I'm baring my soul for you today...
Back when I was first starting college, I looked in awe at my roommate trying to figure out what she was doing with tweezers and her chin. "Don't you hate chin hairs?!" she said.
I thought "hunh! I don't have any!"
the next day I found one. I'm convinced Jenny cursed me.
I'm obsessive about them. I think they are one of God's punishments to women for what Eve did back in the garden. Yuck.
For the record I'm also obsessive about ear wax. If I'm with you and I see wax in your ear it takes all my strength to not get a Qtip and attack you with it.
No I don't have OCD!
I'd like someone to explain to me how you can diligently search your chin for those horrible little things one day, feel that you have satisfactorily rid yourself of them, and then find one the next day! It is so weird!

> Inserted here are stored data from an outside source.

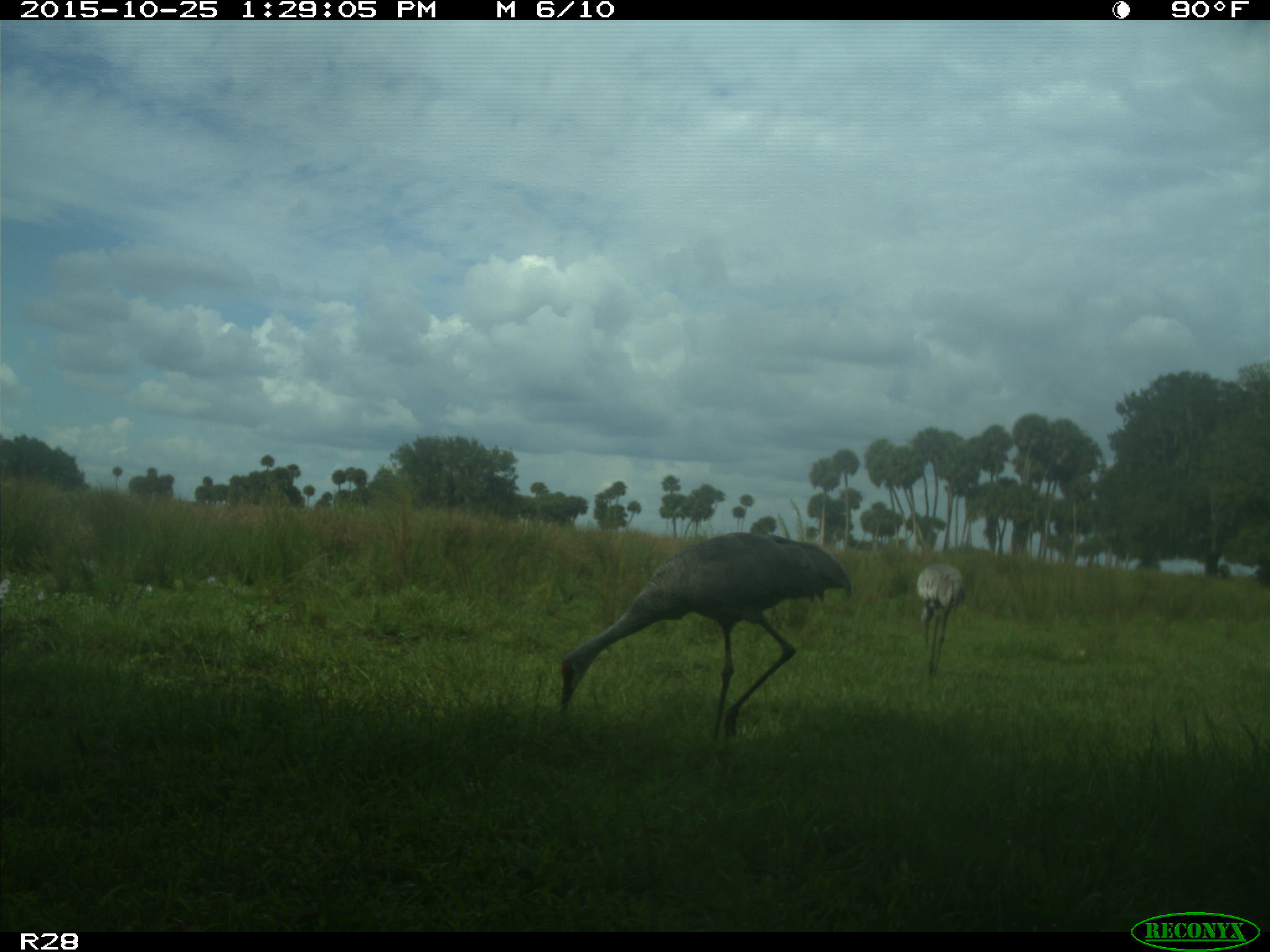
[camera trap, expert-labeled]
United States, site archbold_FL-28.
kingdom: Animalia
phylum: Chordata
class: Aves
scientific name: Aves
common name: birds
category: unidentified bird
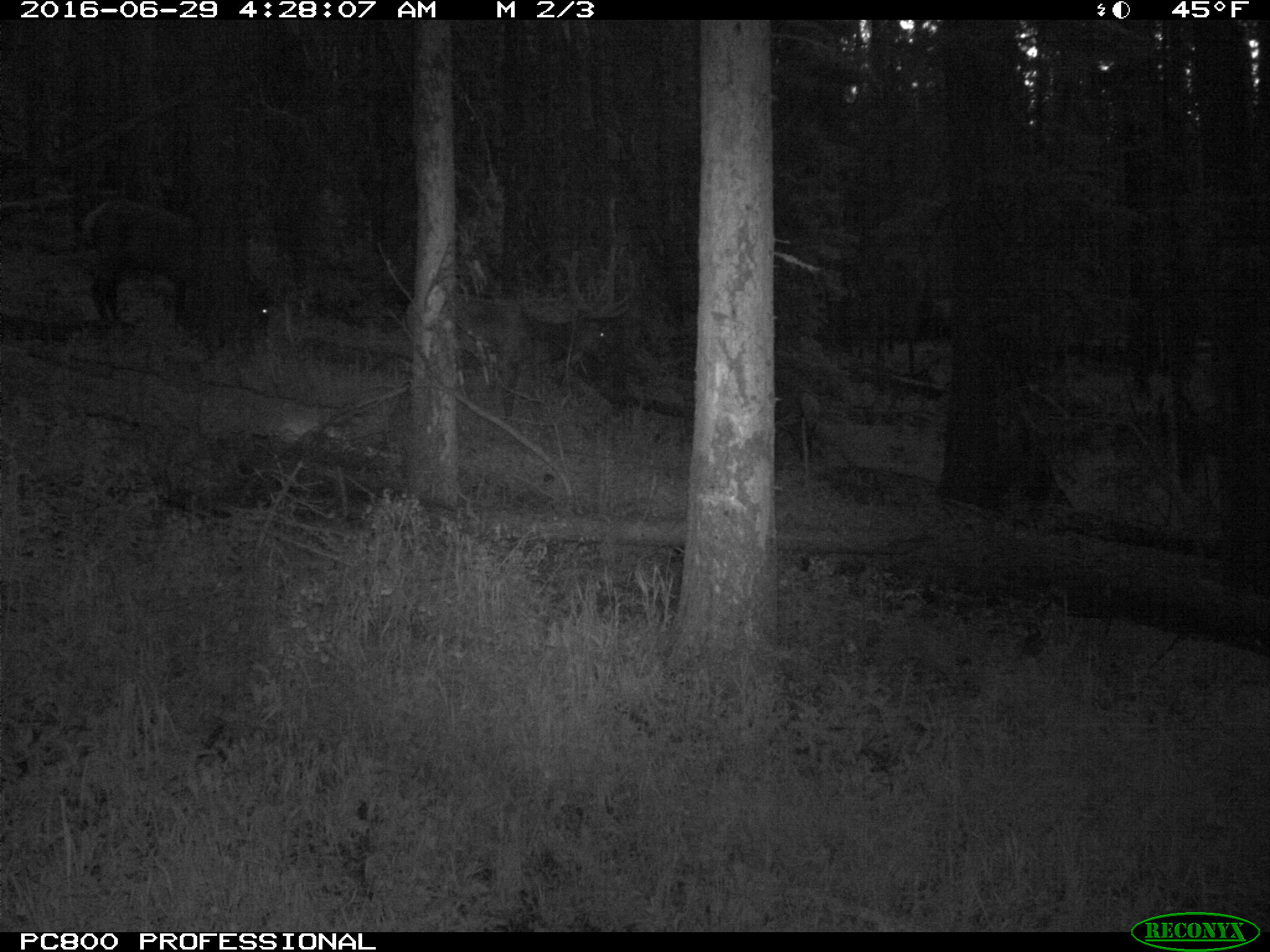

Brooke said to me one day "I thought just daddy's had whiskers"... and I said "yeah well I know men who have stretch marks too. These things happen!" Harrumph.
If you are reading this, in at least your 30's, and saying you don't have any chin hairs- I think you're lying. You just haven't found them yet. But they are there. Tweezer wielding mommy's of the world unite!
Why am I writing this? I have no idea, except to say this. When I was in high school I worked in a nursing home. There was this one lady who had chin-hairs-from-hell. White, wiry, stiff, about an inch long. (Thank GOD I haven't found one of those!) Everytime I saw this woman, I thought "for the love of God, why doesn't someone pluck those things?!" So I'm writing this to say, if you visit me in the nursing home someday, or your child ends up working at a nursing home someday, and you see something sticking out of my lethargic, wrinkly chin, PLUCK IT. When I'm too old to see them myself, will you please pluck them?! ACK!
We will now return to our regular programming. I know you're going straight to your bathroom to stick your chin in the mirror. A little tip: it's all about the lighting.